**Problem to work on:** Could you output all of the records below exactly as they appear?

**Study material:**
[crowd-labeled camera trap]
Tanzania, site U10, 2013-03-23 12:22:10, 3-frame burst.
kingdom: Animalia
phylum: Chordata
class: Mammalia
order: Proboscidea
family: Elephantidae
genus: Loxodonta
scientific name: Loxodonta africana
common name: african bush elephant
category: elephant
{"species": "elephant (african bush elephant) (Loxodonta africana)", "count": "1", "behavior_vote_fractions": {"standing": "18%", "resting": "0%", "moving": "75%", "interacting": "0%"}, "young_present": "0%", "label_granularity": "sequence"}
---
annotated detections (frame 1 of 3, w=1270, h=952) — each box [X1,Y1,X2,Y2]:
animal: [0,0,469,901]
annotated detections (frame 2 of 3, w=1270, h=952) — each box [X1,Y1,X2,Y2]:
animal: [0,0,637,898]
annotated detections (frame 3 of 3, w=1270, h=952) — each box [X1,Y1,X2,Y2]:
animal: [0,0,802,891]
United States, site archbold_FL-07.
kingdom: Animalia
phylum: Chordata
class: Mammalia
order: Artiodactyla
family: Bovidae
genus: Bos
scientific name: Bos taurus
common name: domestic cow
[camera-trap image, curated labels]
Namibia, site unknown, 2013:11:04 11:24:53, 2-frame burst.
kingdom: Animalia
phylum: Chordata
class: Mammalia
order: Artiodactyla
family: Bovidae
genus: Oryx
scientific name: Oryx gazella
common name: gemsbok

**Answer space:**
[crowd-labeled camera trap]
Tanzania, site U10, 2013-03-23 12:22:10, 3-frame burst.
kingdom: Animalia
phylum: Chordata
class: Mammalia
order: Proboscidea
family: Elephantidae
genus: Loxodonta
scientific name: Loxodonta africana
common name: african bush elephant
category: elephant
{"species": "elephant (african bush elephant) (Loxodonta africana)", "count": "1", "behavior_vote_fractions": {"standing": "18%", "resting": "0%", "moving": "75%", "interacting": "0%"}, "young_present": "0%", "label_granularity": "sequence"}
---
annotated detections (frame 1 of 3, w=1270, h=952) — each box [X1,Y1,X2,Y2]:
animal: [0,0,469,901]
annotated detections (frame 2 of 3, w=1270, h=952) — each box [X1,Y1,X2,Y2]:
animal: [0,0,637,898]
annotated detections (frame 3 of 3, w=1270, h=952) — each box [X1,Y1,X2,Y2]:
animal: [0,0,802,891]
United States, site archbold_FL-07.
kingdom: Animalia
phylum: Chordata
class: Mammalia
order: Artiodactyla
family: Bovidae
genus: Bos
scientific name: Bos taurus
common name: domestic cow
[camera-trap image, curated labels]
Namibia, site unknown, 2013:11:04 11:24:53, 2-frame burst.
kingdom: Animalia
phylum: Chordata
class: Mammalia
order: Artiodactyla
family: Bovidae
genus: Oryx
scientific name: Oryx gazella
common name: gemsbok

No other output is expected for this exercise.